DNA structural features responsible for sequence-dependent binding geometries of Hoechst 33258
Journal article, 1996
The complexes of Hoechst 33258 with poly[d(A-T)(2)], poly[d(I-C)(2)], poly[d(G-C)(2)], and poly[d(G-m(5)C)(2)] were studied using linear dichroism, CD, and fluorescence spectroscopies. The Hoechst-poly[d(I-C)(2)] complex, in which there is no quanine amino group protruding in the minor groove, exhibit spectroscopic properties that are very similar to those of the Hoechst-poly[d(A-T)(2)] complex. When bound to both of these polynucleotides, Hoechst exhibits an average orientation angle of near 45 degrees relative to the DNA helix axis for the long-axis polarized low-energy transition, a relatively strong positive induced CD, and a strong increase in fluorescence intensity-leading us to conclude that this molecule also binds in the minor groove of poly[d(I-C)(2)]. By contrast, when bound to poly[d(G-C)(2)], Hoechst shows a distinctively different behavior. The strongly negative reduced linear dichroism in the ligand absorption region is consistent with a model in which part of the Hoechst chromophore is intercalculated between DNA bases.
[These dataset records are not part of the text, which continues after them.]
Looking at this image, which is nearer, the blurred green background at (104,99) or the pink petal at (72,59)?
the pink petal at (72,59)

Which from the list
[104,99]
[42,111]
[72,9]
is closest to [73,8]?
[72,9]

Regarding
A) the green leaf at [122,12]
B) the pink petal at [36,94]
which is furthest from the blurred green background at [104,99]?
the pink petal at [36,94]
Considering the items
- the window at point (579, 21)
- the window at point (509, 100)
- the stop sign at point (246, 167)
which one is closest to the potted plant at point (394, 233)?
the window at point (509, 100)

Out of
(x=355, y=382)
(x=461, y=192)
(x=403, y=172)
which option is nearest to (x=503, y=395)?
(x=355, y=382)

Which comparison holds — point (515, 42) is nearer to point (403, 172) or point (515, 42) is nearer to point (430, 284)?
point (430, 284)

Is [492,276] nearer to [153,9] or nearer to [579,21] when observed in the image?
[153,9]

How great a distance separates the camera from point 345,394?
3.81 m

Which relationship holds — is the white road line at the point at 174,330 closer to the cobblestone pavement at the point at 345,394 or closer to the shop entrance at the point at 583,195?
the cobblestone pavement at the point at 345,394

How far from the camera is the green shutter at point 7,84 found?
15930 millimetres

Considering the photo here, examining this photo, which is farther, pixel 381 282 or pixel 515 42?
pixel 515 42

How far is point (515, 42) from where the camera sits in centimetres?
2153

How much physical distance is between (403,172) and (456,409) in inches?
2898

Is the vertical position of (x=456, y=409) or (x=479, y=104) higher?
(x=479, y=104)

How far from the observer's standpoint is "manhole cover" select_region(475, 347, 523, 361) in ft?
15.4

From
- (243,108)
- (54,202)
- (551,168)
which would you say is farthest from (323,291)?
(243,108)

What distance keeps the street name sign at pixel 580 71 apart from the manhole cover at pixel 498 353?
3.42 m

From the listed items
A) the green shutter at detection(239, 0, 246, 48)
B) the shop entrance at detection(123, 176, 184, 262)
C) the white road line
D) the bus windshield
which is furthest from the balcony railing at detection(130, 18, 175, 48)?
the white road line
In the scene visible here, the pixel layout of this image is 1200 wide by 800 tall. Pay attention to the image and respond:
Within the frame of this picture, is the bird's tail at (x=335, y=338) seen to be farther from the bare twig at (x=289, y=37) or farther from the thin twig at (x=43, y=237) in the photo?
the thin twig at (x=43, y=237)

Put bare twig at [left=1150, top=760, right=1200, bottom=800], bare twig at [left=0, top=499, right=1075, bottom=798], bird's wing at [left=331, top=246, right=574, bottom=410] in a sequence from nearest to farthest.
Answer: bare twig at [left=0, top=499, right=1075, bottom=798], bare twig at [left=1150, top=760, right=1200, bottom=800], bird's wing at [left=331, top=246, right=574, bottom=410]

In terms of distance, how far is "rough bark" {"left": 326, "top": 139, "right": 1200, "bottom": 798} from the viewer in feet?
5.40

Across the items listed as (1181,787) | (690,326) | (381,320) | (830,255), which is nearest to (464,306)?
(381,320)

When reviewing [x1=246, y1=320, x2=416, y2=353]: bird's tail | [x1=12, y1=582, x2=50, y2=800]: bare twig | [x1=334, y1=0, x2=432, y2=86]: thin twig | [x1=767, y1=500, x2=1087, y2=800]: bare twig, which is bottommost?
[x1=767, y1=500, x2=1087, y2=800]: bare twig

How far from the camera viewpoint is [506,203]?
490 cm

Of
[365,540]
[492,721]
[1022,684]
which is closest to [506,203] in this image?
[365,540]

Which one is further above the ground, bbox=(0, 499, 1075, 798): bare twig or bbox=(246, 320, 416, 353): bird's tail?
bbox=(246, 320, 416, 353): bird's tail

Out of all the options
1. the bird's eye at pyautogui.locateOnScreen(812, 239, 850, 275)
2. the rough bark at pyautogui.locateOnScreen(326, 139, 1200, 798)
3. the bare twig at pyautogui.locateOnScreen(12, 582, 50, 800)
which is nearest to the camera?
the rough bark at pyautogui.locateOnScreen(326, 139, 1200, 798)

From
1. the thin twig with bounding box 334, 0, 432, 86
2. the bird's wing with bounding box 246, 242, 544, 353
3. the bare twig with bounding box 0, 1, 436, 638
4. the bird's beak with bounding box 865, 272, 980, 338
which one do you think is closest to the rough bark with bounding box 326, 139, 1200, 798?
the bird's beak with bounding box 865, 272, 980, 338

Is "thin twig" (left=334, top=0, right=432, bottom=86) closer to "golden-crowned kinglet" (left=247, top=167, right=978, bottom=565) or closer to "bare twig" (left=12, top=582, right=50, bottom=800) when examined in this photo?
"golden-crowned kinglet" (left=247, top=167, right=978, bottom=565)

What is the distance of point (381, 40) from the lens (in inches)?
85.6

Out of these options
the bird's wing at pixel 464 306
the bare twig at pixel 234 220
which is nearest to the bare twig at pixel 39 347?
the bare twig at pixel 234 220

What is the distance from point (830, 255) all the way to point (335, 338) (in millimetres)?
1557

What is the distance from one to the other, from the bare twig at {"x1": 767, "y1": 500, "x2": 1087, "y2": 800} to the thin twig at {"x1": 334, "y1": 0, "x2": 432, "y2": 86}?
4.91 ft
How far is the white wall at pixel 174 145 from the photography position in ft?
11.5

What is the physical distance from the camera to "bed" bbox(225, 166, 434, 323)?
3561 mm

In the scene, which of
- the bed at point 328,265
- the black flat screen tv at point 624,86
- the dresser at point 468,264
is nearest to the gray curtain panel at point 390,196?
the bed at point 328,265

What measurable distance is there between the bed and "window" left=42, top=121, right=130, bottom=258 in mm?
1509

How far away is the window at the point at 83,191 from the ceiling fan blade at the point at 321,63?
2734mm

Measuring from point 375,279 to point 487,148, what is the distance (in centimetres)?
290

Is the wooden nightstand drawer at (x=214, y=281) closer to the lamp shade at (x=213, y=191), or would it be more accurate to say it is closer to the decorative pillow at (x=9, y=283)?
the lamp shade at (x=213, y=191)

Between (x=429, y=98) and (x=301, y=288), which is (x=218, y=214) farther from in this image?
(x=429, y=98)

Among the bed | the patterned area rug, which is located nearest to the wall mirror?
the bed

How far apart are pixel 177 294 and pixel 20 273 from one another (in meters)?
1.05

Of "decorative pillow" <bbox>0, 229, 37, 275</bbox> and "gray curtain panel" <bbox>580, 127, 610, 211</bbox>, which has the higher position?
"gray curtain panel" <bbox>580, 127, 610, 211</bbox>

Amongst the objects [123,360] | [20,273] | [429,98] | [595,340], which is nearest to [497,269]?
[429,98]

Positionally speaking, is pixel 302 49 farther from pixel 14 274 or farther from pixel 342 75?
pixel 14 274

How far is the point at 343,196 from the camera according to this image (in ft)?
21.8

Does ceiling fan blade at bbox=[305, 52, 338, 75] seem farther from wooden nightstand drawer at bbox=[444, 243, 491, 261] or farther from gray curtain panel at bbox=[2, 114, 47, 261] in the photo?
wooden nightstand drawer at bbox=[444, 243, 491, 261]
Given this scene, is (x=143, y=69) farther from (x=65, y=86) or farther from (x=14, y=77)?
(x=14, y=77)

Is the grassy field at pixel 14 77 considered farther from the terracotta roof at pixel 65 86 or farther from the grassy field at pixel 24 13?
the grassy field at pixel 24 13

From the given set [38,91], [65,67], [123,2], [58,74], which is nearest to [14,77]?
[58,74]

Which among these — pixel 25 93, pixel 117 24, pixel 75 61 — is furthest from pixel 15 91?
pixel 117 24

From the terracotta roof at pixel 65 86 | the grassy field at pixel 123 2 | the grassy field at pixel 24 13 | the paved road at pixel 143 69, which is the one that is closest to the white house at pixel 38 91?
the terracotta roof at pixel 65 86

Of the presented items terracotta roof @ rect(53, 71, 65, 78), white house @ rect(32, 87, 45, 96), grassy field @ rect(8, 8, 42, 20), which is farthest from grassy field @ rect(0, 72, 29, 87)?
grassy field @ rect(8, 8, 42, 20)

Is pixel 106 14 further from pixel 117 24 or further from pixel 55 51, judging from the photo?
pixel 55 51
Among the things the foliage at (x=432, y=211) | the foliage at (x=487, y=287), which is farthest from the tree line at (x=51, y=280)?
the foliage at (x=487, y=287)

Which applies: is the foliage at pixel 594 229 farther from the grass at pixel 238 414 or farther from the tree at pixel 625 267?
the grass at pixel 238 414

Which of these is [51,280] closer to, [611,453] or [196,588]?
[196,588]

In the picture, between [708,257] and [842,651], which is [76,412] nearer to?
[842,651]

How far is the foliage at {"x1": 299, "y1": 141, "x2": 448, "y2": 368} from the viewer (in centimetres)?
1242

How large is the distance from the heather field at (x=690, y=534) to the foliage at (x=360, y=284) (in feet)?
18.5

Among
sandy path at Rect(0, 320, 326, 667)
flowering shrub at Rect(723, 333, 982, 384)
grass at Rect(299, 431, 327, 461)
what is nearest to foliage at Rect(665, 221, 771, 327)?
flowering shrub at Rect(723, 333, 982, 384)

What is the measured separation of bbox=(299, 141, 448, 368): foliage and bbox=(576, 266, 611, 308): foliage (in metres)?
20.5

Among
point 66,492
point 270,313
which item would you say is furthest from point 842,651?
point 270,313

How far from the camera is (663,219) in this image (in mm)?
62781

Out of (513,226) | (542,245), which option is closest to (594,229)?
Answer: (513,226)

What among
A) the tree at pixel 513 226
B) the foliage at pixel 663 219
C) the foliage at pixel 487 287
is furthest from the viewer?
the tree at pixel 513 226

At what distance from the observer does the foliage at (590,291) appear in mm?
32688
From the low drug:base ratio onset of excitonic effects in the CD and fluorescence emission spectra, it is inferred that another part of the Hoechst molecule may sit in the major groove of poly[d(G-C)(2)] and poly[d(G-m(5)C)(2)] and preferentially stacks into dimers, though this tendency is strongly reduced for the latter polynucleotide. Based on these results, the importance of the interactions of Hoechst with the exocyclic amino group of guanine and the methyl group of cytosine in determining the binding modes are discussed.